Problem to work on:
The response must contain all of the entries, each one repeated exactly.

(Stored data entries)
= Beginning of Section =

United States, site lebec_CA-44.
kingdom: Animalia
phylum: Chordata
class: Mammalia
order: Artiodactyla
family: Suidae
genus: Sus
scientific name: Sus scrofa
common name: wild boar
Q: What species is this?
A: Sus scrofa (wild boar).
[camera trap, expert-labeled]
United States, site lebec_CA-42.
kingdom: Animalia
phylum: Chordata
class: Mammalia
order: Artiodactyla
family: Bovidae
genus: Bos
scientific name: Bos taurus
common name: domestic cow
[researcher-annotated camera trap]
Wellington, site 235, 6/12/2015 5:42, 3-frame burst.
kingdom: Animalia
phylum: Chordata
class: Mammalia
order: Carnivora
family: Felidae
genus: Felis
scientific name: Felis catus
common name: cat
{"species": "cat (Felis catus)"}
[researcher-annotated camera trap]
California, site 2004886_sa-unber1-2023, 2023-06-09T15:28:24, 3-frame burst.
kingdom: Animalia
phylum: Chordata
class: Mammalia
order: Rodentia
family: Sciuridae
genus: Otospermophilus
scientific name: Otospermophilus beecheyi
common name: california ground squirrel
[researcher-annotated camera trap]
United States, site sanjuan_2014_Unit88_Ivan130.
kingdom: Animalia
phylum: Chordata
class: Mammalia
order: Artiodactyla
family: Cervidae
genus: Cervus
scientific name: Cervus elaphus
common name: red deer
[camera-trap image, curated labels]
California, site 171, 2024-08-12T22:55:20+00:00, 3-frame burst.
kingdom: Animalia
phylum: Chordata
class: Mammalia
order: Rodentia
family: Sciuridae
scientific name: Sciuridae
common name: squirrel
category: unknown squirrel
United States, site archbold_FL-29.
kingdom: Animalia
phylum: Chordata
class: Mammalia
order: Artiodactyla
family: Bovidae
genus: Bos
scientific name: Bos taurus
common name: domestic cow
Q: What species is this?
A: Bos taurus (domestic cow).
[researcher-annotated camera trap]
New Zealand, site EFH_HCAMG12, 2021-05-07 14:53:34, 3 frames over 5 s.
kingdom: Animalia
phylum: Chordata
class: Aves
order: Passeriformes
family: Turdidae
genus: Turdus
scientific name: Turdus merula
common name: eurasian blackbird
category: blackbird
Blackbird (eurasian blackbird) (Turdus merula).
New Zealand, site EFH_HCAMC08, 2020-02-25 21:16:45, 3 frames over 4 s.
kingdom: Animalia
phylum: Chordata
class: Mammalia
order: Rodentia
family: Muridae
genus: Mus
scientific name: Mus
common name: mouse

= End of Section =

Solution to this exercise:
United States, site lebec_CA-44.
kingdom: Animalia
phylum: Chordata
class: Mammalia
order: Artiodactyla
family: Suidae
genus: Sus
scientific name: Sus scrofa
common name: wild boar
Q: What species is this?
A: Sus scrofa (wild boar).
[camera trap, expert-labeled]
United States, site lebec_CA-42.
kingdom: Animalia
phylum: Chordata
class: Mammalia
order: Artiodactyla
family: Bovidae
genus: Bos
scientific name: Bos taurus
common name: domestic cow
[researcher-annotated camera trap]
Wellington, site 235, 6/12/2015 5:42, 3-frame burst.
kingdom: Animalia
phylum: Chordata
class: Mammalia
order: Carnivora
family: Felidae
genus: Felis
scientific name: Felis catus
common name: cat
{"species": "cat (Felis catus)"}
[researcher-annotated camera trap]
California, site 2004886_sa-unber1-2023, 2023-06-09T15:28:24, 3-frame burst.
kingdom: Animalia
phylum: Chordata
class: Mammalia
order: Rodentia
family: Sciuridae
genus: Otospermophilus
scientific name: Otospermophilus beecheyi
common name: california ground squirrel
[researcher-annotated camera trap]
United States, site sanjuan_2014_Unit88_Ivan130.
kingdom: Animalia
phylum: Chordata
class: Mammalia
order: Artiodactyla
family: Cervidae
genus: Cervus
scientific name: Cervus elaphus
common name: red deer
[camera-trap image, curated labels]
California, site 171, 2024-08-12T22:55:20+00:00, 3-frame burst.
kingdom: Animalia
phylum: Chordata
class: Mammalia
order: Rodentia
family: Sciuridae
scientific name: Sciuridae
common name: squirrel
category: unknown squirrel
United States, site archbold_FL-29.
kingdom: Animalia
phylum: Chordata
class: Mammalia
order: Artiodactyla
family: Bovidae
genus: Bos
scientific name: Bos taurus
common name: domestic cow
Q: What species is this?
A: Bos taurus (domestic cow).
[researcher-annotated camera trap]
New Zealand, site EFH_HCAMG12, 2021-05-07 14:53:34, 3 frames over 5 s.
kingdom: Animalia
phylum: Chordata
class: Aves
order: Passeriformes
family: Turdidae
genus: Turdus
scientific name: Turdus merula
common name: eurasian blackbird
category: blackbird
Blackbird (eurasian blackbird) (Turdus merula).
New Zealand, site EFH_HCAMC08, 2020-02-25 21:16:45, 3 frames over 4 s.
kingdom: Animalia
phylum: Chordata
class: Mammalia
order: Rodentia
family: Muridae
genus: Mus
scientific name: Mus
common name: mouse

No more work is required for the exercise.